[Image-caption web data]
<<<<

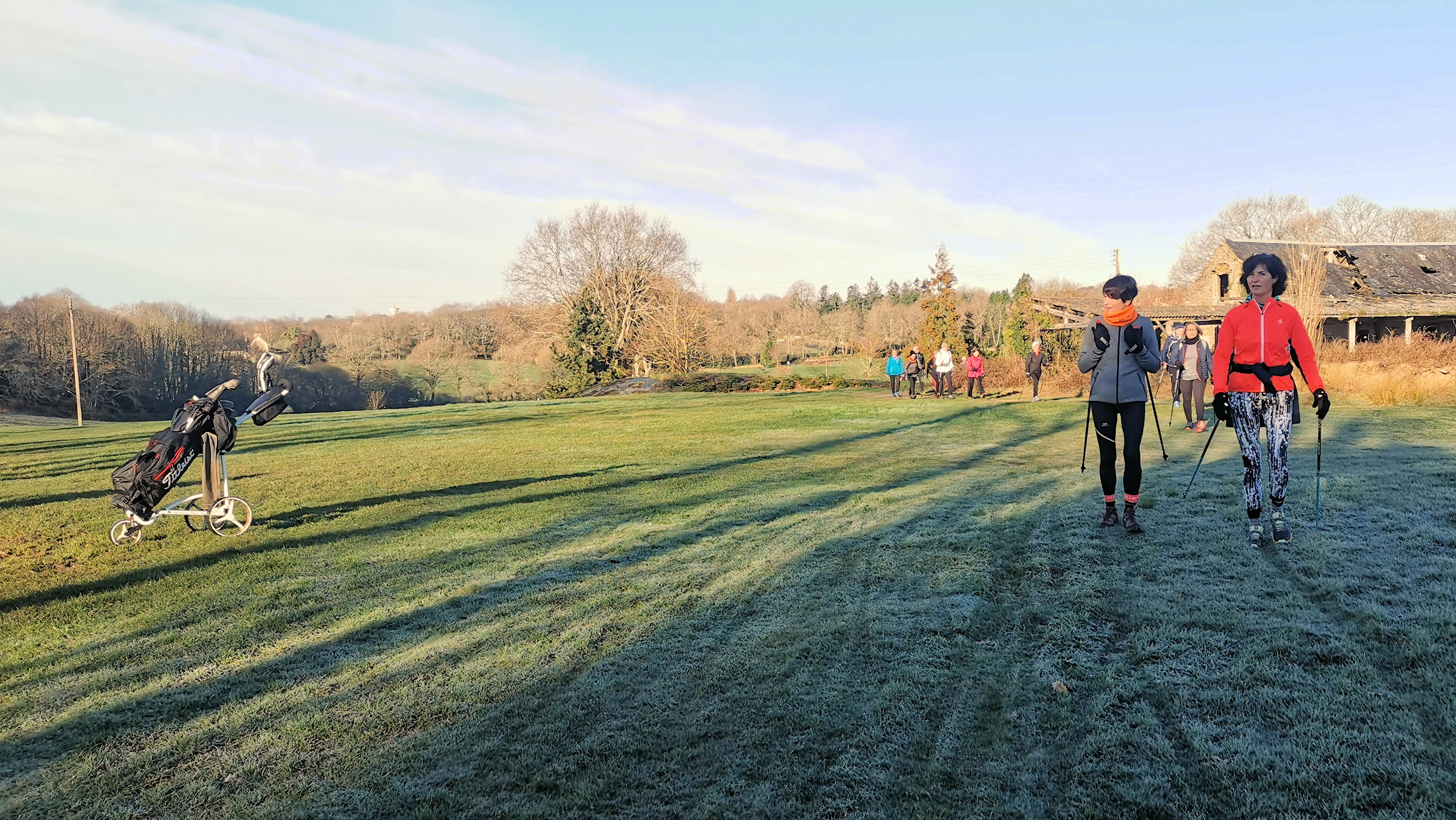 21-IMG_20210207_101445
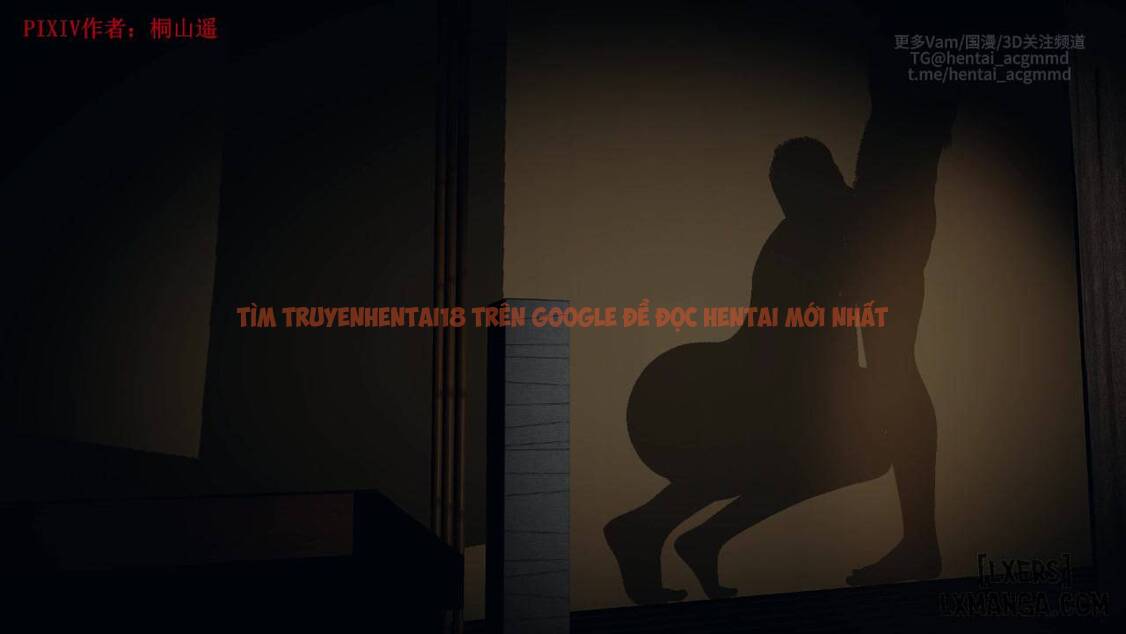 Xem ảnh 67 trong truyện hentai Đấu Phá Thương KHUNG: Thải Lân - THẢI LÂN NTR C1 <> - hentaitvn.net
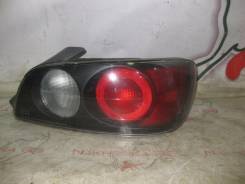 Стоп-сигнал. Honda S2000, AP1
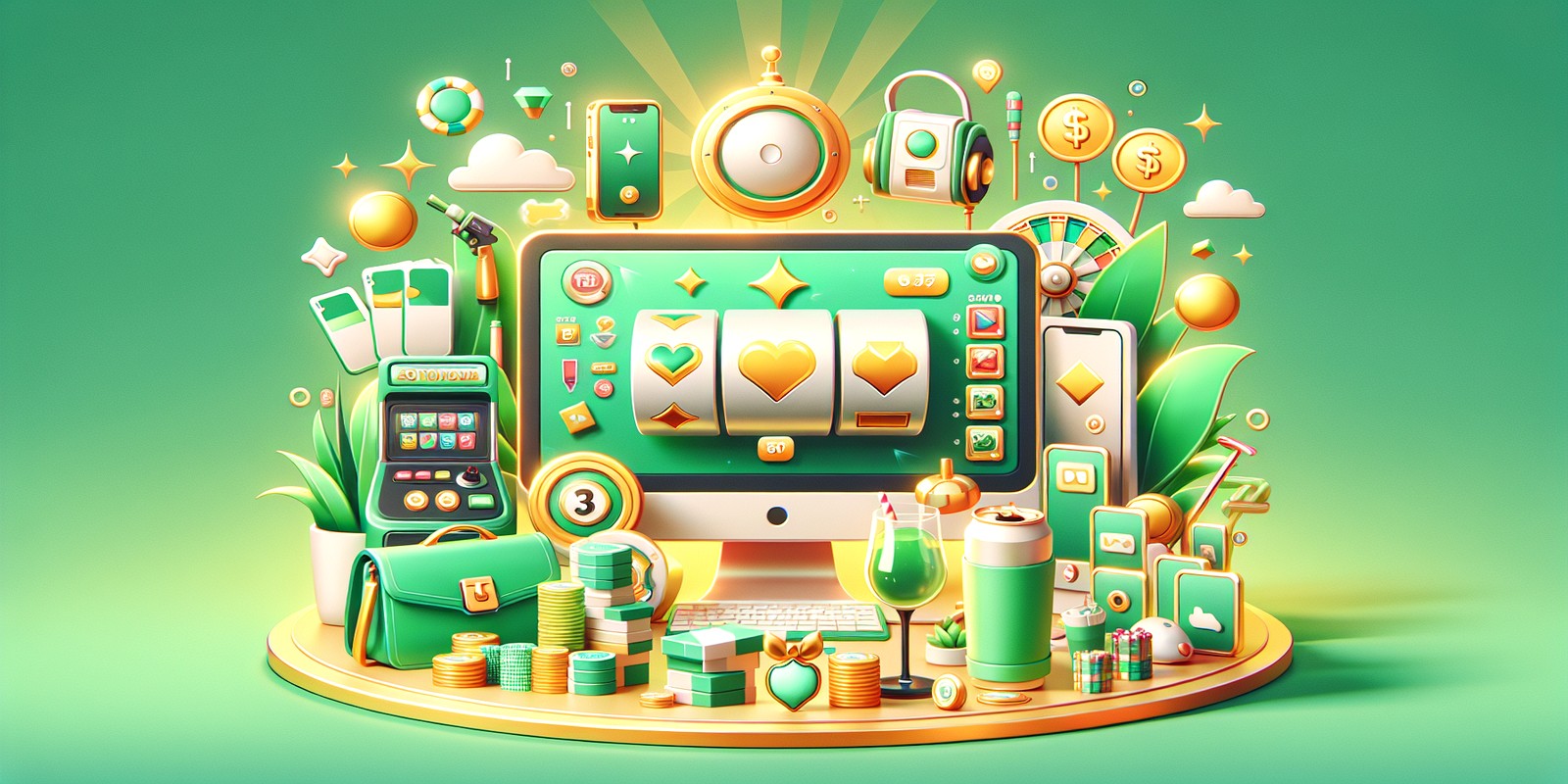 Mastering Aviator TD 777: Top Slot Strategies for Pakistani Players in 2025 - Slot Strategy Guide for pakistani | TIGERSLOTS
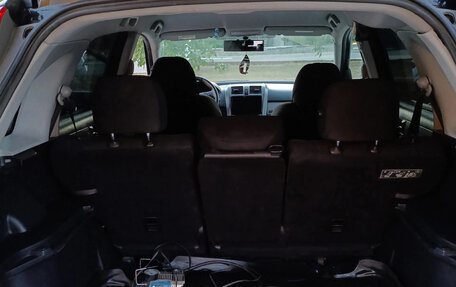 Honda CR-V III рестайлинг, 2011 год, 1 389 999 рублей, 8 фотография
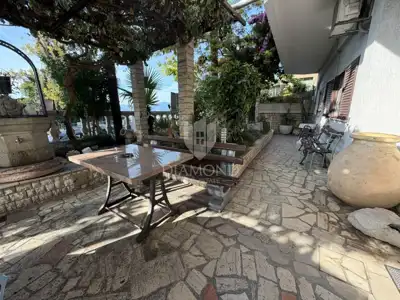 Rijeka, Kantrida - one-room apartment for rent - 7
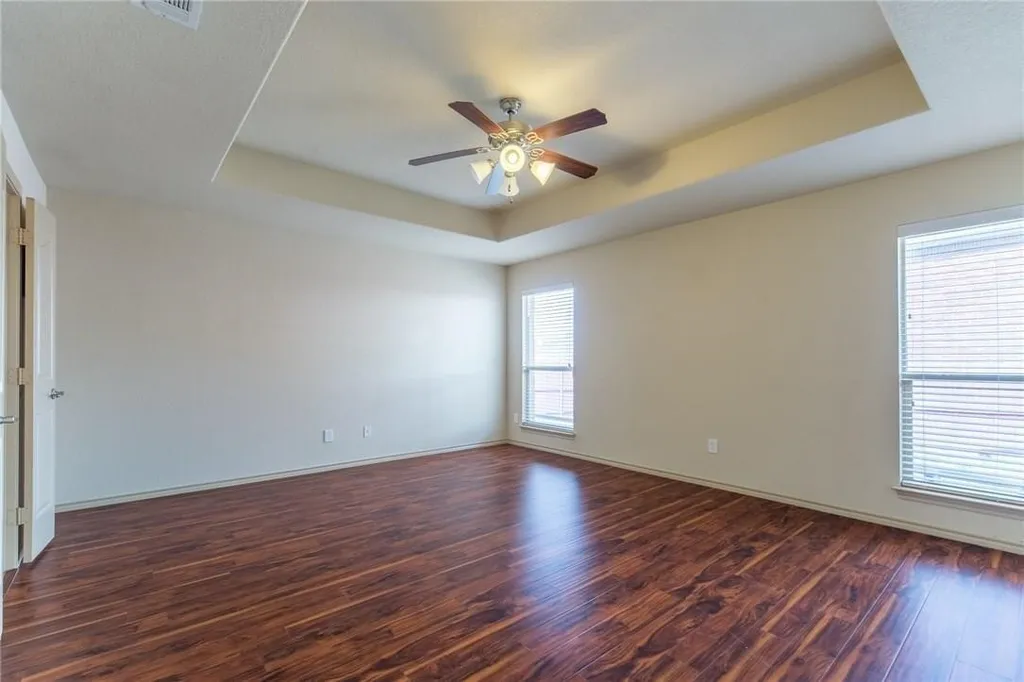 3003 Belmont Court Irving TX 75060
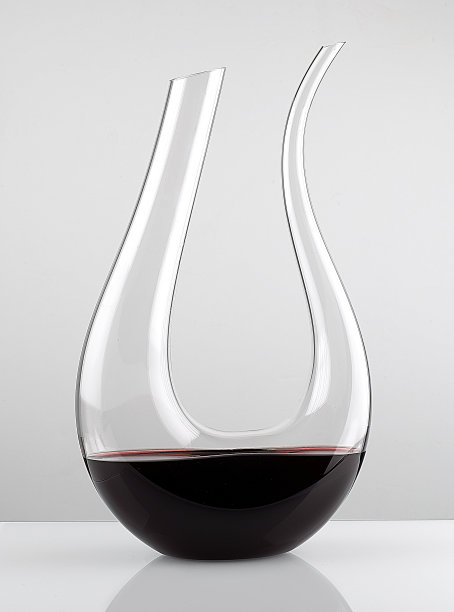 jug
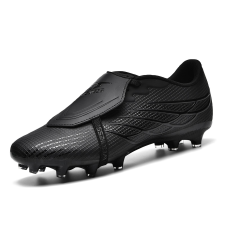 MBrands 8.6 futballcipő műanyag szegecsekkel FG 37 férfi cipő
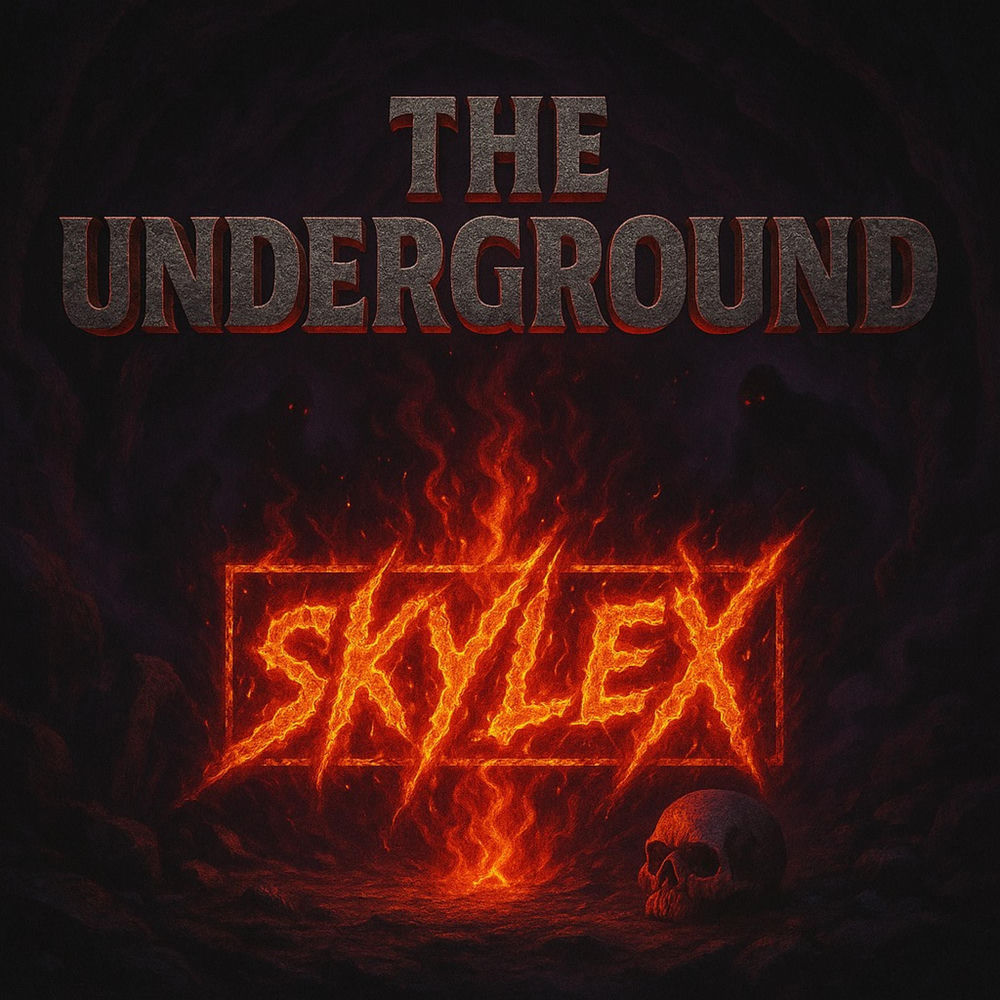 Skylex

>>>>

_EXERCISE GOAL_
Lines from the one containing "3003 Belmont Court Irving TX 75060" through the final line of the entries above are to be retyped exactly, with every picture left out.

_YOUR SOLUTION_
 3003 Belmont Court Irving TX 75060
 jug
 MBrands 8.6 futballcipő műanyag szegecsekkel FG 37 férfi cipő
 Skylex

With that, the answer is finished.